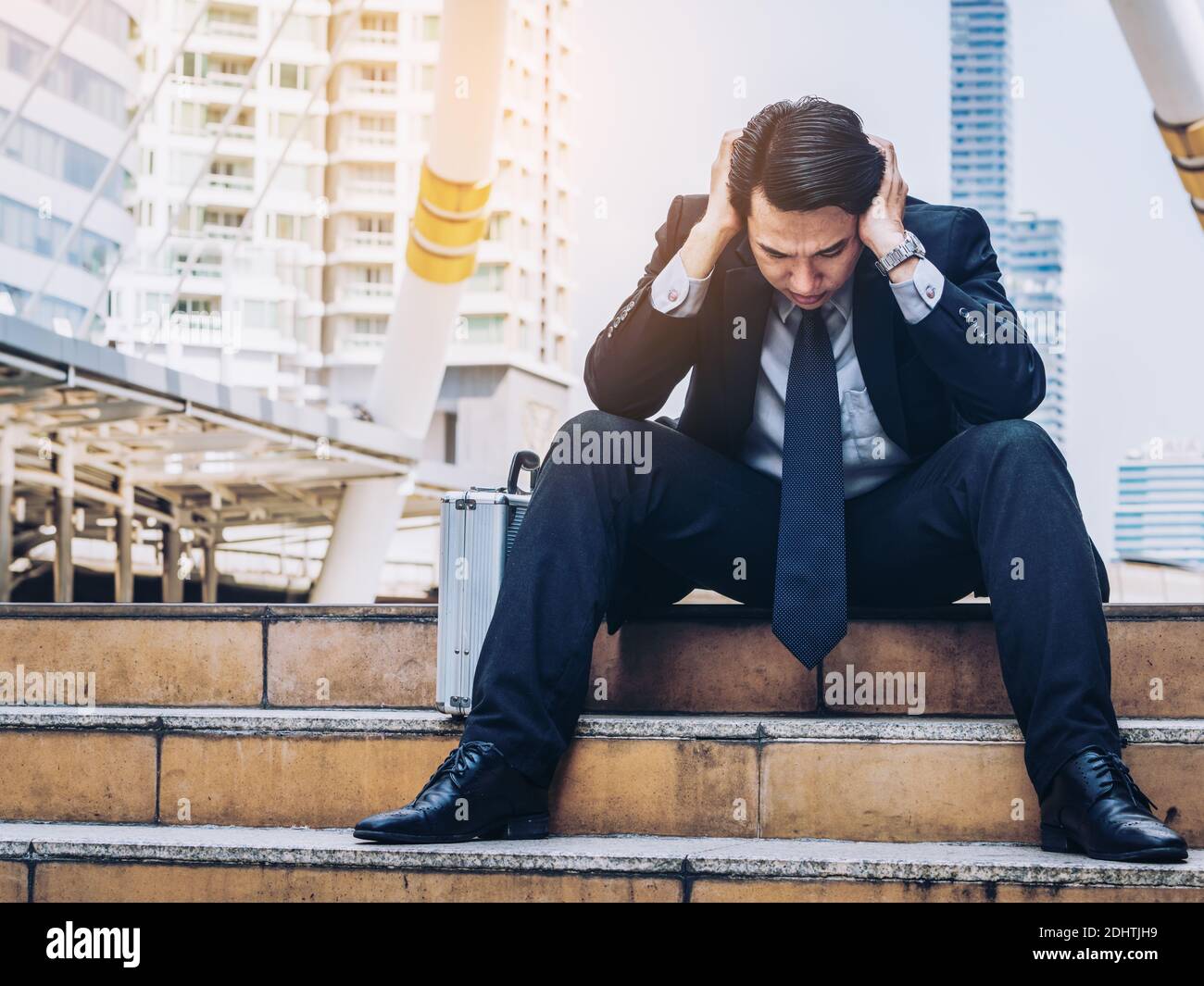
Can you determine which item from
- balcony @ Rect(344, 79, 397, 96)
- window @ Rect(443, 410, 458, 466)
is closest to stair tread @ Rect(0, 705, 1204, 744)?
window @ Rect(443, 410, 458, 466)

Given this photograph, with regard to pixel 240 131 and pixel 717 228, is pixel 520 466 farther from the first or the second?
pixel 240 131

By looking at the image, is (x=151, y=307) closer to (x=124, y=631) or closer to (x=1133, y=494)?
(x=124, y=631)

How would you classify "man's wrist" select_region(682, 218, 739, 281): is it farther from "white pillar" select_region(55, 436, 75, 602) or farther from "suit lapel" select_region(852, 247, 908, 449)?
"white pillar" select_region(55, 436, 75, 602)

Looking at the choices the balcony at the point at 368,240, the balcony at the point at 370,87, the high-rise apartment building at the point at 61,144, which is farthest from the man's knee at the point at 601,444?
the balcony at the point at 370,87

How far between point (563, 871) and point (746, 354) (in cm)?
102

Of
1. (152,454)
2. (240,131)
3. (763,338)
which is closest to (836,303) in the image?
(763,338)

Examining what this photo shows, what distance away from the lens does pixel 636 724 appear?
2740 mm

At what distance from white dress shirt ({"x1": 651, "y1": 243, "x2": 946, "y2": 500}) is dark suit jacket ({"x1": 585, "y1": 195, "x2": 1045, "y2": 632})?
0.03 metres

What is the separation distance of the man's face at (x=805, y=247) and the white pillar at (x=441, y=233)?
888cm

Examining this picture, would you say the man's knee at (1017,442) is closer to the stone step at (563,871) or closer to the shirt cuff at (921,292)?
the shirt cuff at (921,292)

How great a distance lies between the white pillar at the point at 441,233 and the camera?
1145cm

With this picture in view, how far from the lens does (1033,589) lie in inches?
96.5

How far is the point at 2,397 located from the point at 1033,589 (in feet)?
36.2
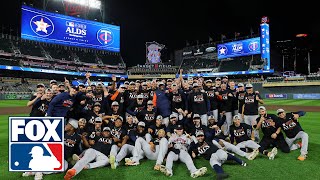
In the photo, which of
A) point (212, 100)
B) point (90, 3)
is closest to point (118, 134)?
point (212, 100)

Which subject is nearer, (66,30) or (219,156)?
(219,156)

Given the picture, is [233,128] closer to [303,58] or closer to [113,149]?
[113,149]

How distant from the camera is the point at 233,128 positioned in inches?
313

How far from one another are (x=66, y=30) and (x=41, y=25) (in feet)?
15.2

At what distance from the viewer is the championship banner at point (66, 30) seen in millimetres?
43281

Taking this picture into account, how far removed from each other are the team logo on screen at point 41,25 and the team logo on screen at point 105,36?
9.92m

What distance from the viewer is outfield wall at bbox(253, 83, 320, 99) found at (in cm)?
3675

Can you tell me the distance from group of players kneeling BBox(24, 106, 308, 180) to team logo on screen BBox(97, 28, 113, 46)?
47.6 metres

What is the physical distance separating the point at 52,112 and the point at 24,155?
3567 mm

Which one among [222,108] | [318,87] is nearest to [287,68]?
[318,87]

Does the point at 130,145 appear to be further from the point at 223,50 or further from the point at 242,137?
the point at 223,50

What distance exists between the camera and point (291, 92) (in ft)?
129

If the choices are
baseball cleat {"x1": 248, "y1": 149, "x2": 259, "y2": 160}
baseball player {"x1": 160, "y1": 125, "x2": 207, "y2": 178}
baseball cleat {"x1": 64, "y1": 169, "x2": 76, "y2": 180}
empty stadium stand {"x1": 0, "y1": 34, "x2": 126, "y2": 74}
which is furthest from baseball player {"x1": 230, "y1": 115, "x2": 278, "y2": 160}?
empty stadium stand {"x1": 0, "y1": 34, "x2": 126, "y2": 74}

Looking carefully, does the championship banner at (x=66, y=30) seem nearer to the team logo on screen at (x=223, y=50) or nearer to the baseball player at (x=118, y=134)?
the team logo on screen at (x=223, y=50)
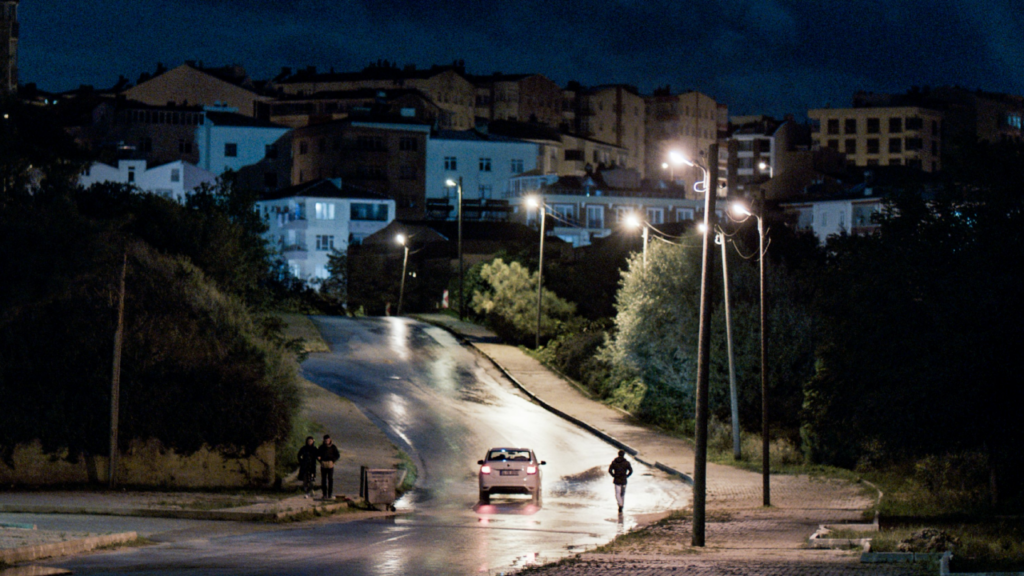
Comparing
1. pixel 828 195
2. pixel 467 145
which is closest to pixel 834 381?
pixel 828 195

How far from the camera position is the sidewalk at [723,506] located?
1583 cm

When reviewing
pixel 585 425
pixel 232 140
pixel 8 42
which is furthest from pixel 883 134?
pixel 585 425

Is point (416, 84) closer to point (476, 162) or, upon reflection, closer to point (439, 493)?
point (476, 162)

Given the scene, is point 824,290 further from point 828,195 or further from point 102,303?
point 828,195

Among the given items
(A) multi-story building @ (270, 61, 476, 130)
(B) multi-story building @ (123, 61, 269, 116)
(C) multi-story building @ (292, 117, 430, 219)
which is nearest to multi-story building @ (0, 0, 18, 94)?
(C) multi-story building @ (292, 117, 430, 219)

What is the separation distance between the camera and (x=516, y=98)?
140375 millimetres

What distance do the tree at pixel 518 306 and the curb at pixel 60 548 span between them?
44.3 m

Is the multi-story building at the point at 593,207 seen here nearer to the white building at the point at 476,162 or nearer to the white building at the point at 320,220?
the white building at the point at 476,162

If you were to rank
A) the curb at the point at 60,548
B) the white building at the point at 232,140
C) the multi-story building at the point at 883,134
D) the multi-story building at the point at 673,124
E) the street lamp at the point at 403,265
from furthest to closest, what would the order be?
the multi-story building at the point at 673,124, the multi-story building at the point at 883,134, the white building at the point at 232,140, the street lamp at the point at 403,265, the curb at the point at 60,548

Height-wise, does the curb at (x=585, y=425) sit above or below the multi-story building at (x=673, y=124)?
below

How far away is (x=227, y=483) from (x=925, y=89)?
139 m

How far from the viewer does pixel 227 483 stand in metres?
27.4

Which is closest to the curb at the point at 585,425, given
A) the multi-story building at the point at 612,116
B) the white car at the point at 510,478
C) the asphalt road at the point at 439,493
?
the asphalt road at the point at 439,493

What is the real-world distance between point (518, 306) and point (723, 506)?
117 feet
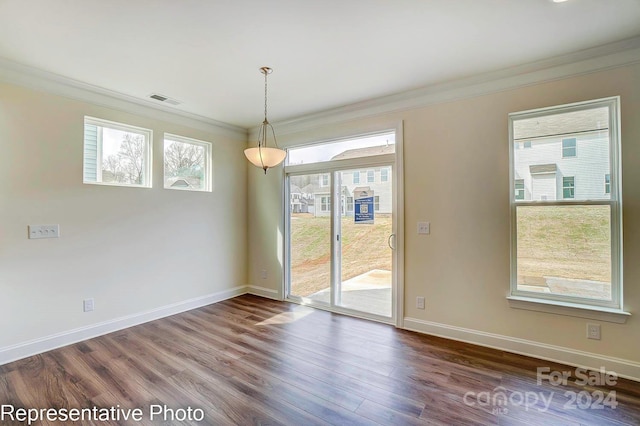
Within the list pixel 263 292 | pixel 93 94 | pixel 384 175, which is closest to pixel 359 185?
pixel 384 175

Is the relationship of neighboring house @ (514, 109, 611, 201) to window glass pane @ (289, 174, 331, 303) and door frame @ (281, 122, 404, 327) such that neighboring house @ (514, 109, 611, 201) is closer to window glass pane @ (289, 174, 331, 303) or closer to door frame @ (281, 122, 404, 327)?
door frame @ (281, 122, 404, 327)

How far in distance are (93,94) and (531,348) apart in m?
5.29

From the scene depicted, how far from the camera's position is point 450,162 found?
321 centimetres

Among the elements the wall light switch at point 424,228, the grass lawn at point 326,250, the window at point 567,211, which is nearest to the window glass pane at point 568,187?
the window at point 567,211

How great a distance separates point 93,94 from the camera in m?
3.26

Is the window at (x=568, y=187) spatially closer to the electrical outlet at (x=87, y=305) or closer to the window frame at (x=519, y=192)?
the window frame at (x=519, y=192)

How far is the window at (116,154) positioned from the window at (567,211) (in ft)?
14.2

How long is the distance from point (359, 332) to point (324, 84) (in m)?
2.84

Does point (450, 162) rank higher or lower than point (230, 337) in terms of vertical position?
higher

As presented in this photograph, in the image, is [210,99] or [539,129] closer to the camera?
[539,129]

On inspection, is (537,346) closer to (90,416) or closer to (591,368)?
(591,368)

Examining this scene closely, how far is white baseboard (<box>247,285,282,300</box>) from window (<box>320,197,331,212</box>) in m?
1.60

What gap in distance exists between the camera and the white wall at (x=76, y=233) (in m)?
2.78

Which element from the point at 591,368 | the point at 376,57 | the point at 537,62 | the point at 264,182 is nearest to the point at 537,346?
the point at 591,368
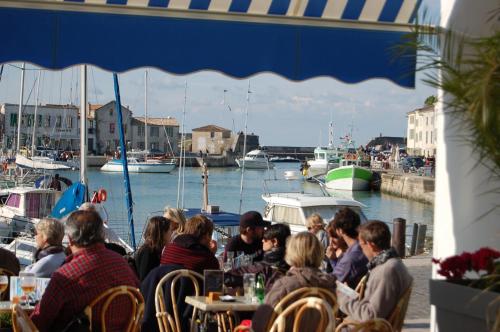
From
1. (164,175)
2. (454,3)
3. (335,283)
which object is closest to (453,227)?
(335,283)

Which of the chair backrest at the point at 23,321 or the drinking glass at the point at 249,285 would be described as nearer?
the chair backrest at the point at 23,321

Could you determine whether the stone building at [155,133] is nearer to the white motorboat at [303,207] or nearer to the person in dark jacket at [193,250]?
the white motorboat at [303,207]

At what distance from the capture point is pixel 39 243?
7066 mm

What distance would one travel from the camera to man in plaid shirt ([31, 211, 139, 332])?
207 inches

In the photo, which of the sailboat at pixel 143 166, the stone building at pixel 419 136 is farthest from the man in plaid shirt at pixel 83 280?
the stone building at pixel 419 136

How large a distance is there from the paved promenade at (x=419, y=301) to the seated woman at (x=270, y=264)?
2519 mm

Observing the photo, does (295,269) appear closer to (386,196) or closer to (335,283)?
(335,283)

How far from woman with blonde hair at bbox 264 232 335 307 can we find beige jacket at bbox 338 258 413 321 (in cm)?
22

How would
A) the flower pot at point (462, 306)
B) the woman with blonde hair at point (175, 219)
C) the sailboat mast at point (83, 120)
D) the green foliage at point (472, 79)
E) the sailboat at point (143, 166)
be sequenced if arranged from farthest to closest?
1. the sailboat at point (143, 166)
2. the sailboat mast at point (83, 120)
3. the woman with blonde hair at point (175, 219)
4. the flower pot at point (462, 306)
5. the green foliage at point (472, 79)

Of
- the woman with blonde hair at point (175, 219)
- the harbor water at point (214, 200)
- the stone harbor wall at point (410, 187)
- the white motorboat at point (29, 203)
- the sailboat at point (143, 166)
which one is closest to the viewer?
the woman with blonde hair at point (175, 219)

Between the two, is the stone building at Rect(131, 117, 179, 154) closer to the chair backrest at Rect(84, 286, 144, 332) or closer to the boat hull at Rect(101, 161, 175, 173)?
the boat hull at Rect(101, 161, 175, 173)

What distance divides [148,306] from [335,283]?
5.81 feet

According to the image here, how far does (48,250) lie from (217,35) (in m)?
2.11

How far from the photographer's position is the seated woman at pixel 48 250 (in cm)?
A: 678
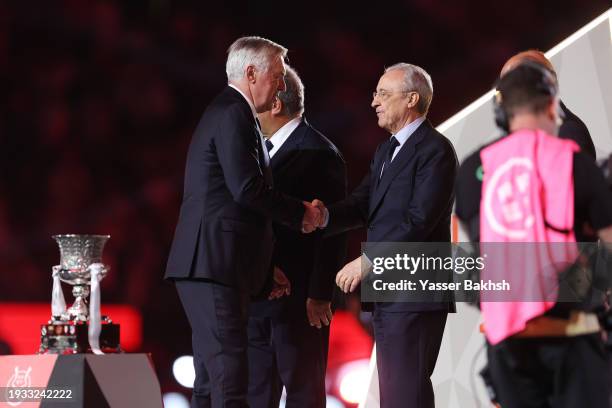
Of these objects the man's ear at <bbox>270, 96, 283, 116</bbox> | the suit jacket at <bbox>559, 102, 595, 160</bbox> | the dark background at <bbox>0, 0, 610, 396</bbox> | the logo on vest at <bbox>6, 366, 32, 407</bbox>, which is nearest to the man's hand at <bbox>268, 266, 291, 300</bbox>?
the man's ear at <bbox>270, 96, 283, 116</bbox>

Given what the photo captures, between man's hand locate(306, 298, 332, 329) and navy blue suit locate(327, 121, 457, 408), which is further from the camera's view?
man's hand locate(306, 298, 332, 329)

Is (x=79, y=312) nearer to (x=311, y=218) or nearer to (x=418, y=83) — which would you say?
(x=311, y=218)

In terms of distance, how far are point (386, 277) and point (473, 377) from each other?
778 mm

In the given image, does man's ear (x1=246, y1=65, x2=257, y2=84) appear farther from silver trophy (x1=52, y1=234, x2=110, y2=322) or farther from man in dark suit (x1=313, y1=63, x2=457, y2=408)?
silver trophy (x1=52, y1=234, x2=110, y2=322)

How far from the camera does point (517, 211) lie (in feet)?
5.94

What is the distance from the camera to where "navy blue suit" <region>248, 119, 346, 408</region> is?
9.91ft

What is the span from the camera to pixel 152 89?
5.57 metres

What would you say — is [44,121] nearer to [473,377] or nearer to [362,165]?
[362,165]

**WHAT IS REQUIRED:** Quote, word for word, every line starting at the one that contains "Is (x=79, y=312)" and ending with the final line of the entries.

**COMPLETE ANSWER:**
Is (x=79, y=312) nearer to (x=311, y=218) or nearer to (x=418, y=83) — which would you say?
(x=311, y=218)

In terms of distance, how far are point (386, 277) and point (473, 377) from each other?
778 mm

In the given image, does man's ear (x1=246, y1=65, x2=257, y2=84) appear farther from silver trophy (x1=52, y1=234, x2=110, y2=322) or farther from man in dark suit (x1=313, y1=63, x2=457, y2=408)?
silver trophy (x1=52, y1=234, x2=110, y2=322)

How far from the camera does point (517, 211) lie (in feet)?
5.94

What is the distance from the camera to where "navy blue suit" <region>248, 119, 346, 408</region> is?
9.91ft

What is the span from the camera to pixel 152 89?
5.57 metres

What would you say — is [44,121] nearer to [473,377] or nearer to [362,165]?
[362,165]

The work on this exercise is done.